#### [Texte de lecture]
Comment pouvons-nous restaurer la foi des Canadiens à l'égard du Parlement? Je crois que l'on peut tout d'abord accomplir un petit, mais important pas dans cette direction en réformant la période de questions.
S'il est une chose que les députés entendent depuis quelques années — ce n'est peut-être pas une question qui domine les débats, mais elle revient constamment pendant les campagnes électorales et entre les élections, dans les écoles publiques —, c'est que bien des gens désapprouvent la manière dont la période de questions se déroule. Je crois donc que le schisme s'élargit entre un corps politique qui est de plus en plus apolitique et un Parlement qui devient de plus en plus partisan.
Mais où est donc le vrai problème avec la période de questions? Je crois que de façon générale, le public et ceux qui suivent les débats du Parlement considèrent que le comportement est atroce et que les débats sont creux et par trop théoriques. Même si tout cela est indéniable, ce n'est qu'un symptôme d'un problème bien plus profond. Je crois que le problème vient du fait que les députés se sont fait enlever le droit de poser des questions au gouvernement; ainsi, la vaste majorité d'entre eux ne participent plus vraiment à la période de questions, se contentant d'un simple rôle de spectateurs.
Permettez-moi de m'arrêter un instant pour faire trois brèves remarques. Tout d'abord, la classe d'élus actuelle n'est pas en cause. Je ne crois pas que les élus actuellement en poste au Parlement soient moins compétents ou talentueux que leurs prédécesseurs. Le comportement qui prévaut à la Chambre ne signifie pas que les députés soient un groupe de citoyens de bas étage. En fait, nombreux sont ceux qui, comme Ned Franks, ont fait remarquer que les élus de notre pays se sont déjà comportés bien plus mal qu'aujourd'hui, particulièrement avant l'installation de caméras de télévision. À mon avis, n'importe quel groupe de 308 Canadiens siégeant dans cette pièce finira par descendre à ce niveau en un délai de six mois. Je crois que fondamentalement, le problème vient de la formule de la période de question, une formule qui régit les comportements.

#### [Données fournies]
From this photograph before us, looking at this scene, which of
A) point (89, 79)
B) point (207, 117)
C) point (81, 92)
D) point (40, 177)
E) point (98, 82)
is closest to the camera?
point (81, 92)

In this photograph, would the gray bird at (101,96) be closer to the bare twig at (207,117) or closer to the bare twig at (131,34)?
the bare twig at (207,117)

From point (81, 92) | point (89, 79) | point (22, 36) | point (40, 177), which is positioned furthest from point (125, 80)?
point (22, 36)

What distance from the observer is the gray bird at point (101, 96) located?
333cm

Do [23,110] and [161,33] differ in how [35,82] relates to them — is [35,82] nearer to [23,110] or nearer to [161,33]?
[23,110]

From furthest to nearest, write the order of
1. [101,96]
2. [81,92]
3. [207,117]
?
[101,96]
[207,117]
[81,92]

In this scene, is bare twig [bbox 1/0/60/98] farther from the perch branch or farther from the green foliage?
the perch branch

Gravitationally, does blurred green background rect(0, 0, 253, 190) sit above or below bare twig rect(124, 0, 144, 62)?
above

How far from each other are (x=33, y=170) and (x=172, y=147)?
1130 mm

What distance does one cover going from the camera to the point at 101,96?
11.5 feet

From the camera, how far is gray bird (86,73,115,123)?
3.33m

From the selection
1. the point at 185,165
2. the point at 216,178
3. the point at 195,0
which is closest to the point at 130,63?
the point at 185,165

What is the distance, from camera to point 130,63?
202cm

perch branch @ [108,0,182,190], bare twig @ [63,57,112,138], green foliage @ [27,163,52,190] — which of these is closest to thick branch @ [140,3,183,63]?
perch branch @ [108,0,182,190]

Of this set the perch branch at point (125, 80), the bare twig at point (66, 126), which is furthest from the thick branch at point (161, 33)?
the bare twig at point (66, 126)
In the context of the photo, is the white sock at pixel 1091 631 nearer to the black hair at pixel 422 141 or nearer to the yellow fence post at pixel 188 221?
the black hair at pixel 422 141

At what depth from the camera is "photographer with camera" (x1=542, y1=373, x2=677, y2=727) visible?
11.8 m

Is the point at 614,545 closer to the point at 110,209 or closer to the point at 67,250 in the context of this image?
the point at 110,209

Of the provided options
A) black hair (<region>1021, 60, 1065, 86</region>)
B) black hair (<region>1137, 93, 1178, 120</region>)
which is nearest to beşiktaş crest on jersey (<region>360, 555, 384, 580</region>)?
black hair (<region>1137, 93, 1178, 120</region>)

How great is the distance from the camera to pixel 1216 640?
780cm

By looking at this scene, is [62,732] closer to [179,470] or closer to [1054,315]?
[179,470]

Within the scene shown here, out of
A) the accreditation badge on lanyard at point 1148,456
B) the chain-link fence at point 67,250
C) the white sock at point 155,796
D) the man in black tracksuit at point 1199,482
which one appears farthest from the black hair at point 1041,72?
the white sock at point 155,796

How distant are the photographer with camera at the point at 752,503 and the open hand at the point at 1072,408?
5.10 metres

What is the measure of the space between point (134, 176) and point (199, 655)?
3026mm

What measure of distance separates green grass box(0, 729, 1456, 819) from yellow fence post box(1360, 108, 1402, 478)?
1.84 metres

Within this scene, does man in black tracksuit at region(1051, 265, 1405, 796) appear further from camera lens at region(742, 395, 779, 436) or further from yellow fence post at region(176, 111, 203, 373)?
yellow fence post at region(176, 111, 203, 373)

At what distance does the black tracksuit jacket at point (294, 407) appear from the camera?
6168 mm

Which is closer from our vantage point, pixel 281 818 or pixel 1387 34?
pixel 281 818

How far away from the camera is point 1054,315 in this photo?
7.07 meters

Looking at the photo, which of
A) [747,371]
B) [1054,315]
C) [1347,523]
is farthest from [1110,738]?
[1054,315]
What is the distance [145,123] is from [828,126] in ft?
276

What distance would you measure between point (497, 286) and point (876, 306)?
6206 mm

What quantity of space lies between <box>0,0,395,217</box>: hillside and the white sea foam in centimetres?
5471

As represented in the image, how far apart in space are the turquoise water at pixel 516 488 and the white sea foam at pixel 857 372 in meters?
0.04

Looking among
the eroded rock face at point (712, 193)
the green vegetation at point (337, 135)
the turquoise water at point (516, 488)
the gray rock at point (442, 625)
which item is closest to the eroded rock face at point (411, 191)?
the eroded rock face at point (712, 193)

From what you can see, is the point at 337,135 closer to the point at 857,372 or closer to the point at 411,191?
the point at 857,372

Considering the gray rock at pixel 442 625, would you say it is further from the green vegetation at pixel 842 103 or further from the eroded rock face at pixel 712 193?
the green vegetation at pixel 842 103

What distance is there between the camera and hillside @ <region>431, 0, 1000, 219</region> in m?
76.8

#### [Énoncé du problème]
D'après le texte sur la période de questions, dans quelles circonstances les députés entendent-ils revenir la désapprobation du public envers le déroulement de la période de questions ? Énumérez-les toutes. Les enregistrements forment un matériau distinct du texte.

#### [Réponse complète]
- pendant les campagnes électorales
- entre les élections
- dans les écoles publiques